Most university dining experiences have changed significantly in recent years. They’ve traded up by offering healthier and more creative options. Today’s college students are nutrition savvy. They’ve grown up in a time where terms such as “farm-to-table” and “sustainable” are part of their culinary vocabulary. They want to know where their food comes from, what it will do for them and why they should eat it. And they want it to taste good, too.
Catering to these discerning palates is not the only challenge for on-campus dining halls. Meeting diverse dietary needs is also a concern. More and more students are turning to gluten-free, vegan and other specialized diets. Technomic’s recent College and University Consumer Trend Report revealed that nearly half (49%) of college and university students avoid some type of meat or animal products, and slightly more than half (54%) of students say it’s important to eat healthy and pay attention to nutrition. With that in mind, interesting choices need to be readily available.

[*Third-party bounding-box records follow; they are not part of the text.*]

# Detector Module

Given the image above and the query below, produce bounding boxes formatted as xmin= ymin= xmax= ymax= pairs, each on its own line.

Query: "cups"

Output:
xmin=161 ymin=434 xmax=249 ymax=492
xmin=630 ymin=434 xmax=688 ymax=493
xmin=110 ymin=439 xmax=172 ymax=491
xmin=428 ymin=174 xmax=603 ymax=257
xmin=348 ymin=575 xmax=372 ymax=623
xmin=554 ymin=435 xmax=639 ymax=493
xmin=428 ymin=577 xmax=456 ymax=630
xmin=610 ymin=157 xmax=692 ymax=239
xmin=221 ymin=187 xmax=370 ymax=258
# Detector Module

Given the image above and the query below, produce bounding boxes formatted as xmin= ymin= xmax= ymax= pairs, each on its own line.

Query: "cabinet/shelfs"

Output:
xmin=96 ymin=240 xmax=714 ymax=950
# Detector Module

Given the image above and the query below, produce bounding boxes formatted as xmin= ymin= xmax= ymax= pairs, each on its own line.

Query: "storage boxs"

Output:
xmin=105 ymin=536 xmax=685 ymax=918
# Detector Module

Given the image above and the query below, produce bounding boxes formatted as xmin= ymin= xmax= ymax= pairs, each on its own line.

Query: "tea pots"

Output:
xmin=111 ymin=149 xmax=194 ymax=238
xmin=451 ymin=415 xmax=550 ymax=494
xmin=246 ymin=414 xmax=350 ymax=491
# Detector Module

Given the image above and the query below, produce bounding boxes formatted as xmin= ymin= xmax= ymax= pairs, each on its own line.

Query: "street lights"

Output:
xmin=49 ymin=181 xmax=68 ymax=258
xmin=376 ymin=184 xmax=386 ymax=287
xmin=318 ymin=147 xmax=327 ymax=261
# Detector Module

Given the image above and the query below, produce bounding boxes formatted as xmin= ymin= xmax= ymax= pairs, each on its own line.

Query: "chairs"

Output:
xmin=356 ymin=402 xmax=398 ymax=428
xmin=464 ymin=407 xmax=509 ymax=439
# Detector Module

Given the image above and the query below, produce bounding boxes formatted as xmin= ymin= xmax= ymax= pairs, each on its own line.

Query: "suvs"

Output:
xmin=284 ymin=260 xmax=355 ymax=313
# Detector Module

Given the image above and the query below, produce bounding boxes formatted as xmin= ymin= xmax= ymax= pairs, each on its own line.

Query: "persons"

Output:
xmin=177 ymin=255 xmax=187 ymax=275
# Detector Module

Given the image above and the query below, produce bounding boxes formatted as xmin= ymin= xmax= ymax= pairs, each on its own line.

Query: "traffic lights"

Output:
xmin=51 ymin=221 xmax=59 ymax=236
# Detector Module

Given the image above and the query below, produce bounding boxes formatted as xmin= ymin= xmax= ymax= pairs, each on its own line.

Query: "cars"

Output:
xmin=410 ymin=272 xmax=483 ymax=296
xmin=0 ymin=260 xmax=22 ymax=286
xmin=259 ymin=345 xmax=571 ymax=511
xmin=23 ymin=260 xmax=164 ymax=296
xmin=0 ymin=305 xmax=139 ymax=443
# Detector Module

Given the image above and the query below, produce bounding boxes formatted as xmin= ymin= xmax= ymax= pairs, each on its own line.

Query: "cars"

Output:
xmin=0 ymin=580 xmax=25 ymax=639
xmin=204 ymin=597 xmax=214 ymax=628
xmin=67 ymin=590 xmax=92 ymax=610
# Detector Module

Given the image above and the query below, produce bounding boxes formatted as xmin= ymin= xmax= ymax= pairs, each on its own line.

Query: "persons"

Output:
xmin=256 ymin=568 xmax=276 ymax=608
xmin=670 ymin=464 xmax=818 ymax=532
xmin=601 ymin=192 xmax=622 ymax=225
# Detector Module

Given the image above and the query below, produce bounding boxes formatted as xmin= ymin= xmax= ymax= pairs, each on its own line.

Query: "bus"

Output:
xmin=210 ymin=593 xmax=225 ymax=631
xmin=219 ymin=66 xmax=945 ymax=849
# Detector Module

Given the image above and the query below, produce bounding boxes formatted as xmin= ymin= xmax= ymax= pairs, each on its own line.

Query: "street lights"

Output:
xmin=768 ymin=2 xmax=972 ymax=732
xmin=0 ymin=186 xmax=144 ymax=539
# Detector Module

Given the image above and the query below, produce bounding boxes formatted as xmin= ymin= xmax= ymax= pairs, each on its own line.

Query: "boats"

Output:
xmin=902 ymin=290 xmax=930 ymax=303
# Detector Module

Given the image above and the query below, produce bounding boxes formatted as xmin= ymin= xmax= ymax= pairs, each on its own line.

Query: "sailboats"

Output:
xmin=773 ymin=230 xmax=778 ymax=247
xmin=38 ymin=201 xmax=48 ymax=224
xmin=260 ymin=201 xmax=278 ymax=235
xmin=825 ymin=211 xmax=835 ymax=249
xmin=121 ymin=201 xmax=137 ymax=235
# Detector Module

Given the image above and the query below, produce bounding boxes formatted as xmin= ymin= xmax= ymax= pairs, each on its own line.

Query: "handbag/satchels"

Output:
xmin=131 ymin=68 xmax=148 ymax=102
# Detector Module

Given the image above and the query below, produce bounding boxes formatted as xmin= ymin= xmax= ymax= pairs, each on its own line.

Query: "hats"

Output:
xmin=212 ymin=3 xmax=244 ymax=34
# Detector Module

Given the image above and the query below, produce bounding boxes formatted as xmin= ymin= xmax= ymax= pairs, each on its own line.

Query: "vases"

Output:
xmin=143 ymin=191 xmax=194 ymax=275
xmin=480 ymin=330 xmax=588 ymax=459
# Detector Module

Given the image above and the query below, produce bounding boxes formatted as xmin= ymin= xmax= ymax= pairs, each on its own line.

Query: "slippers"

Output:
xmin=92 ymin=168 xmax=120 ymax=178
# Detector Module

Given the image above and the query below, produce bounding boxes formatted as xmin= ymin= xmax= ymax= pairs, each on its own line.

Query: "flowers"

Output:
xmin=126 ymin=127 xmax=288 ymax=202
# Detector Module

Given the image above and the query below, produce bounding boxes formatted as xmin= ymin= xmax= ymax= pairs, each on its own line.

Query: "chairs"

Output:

Finding simple solutions that satisfy
College and university food service departments have to step up to the plate. And though quality is key, convenience also gets top billing.
Ready-made products that provide back-of-the-house solutions not only meet students’ expectations, but they also save time and money for the foodservice department. For instance, ready-made guacamole and avocado products help reduce the amount of time it takes kitchen staff to prep meals with the popular ingredient.
Pre-made or speed-scratch ingredients are an ideal solution for ensuring menus are diverse, great-tasting and easy to prepare. In today’s college environment, these are all sought-after qualities for students, other diners and the kitchen staff alike.
Top-ranked colleges know quality food counts
Top-ranked colleges offer outstanding on-campus dining. These institutions have become destinations where students can easily access healthy, quality food across a wide range of cuisines and dietary preferences. It’s more than likely that some of the most popular dishes on the menu are created with the help of prepared, speed-scratch ingredients such as sliced, ready-to-use avocados.
For instance, UCLA has won awards for vegan-friendliness and offers a host of nutritious and innovative options. Rather than having a tired breakfast sandwich, students can opt to start the day with some steamed barley and ground chicken sautéed with sliced mushrooms, Swiss chard and caramelized onions topped with fresh avocado.
At College of the Atlantic in Bar Harbor, Maine, students have choices such as shrimp cakes, Thai green curry with vegetables and avocado soup. James Madison University in Harrisonburg, VA offers gluten-free jambalaya, black bean burgers with avocado, and BLT bruschetta.
Creating quality is not that difficult when operators work with ingredients that are easy to use, easy to source and can be easily incorporated into a variety of dishes and menus.
Speed-scratch ingredients such as ready-to-use avocado mean less work for kitchen staff and tasty dishes for diners. What’s not to love?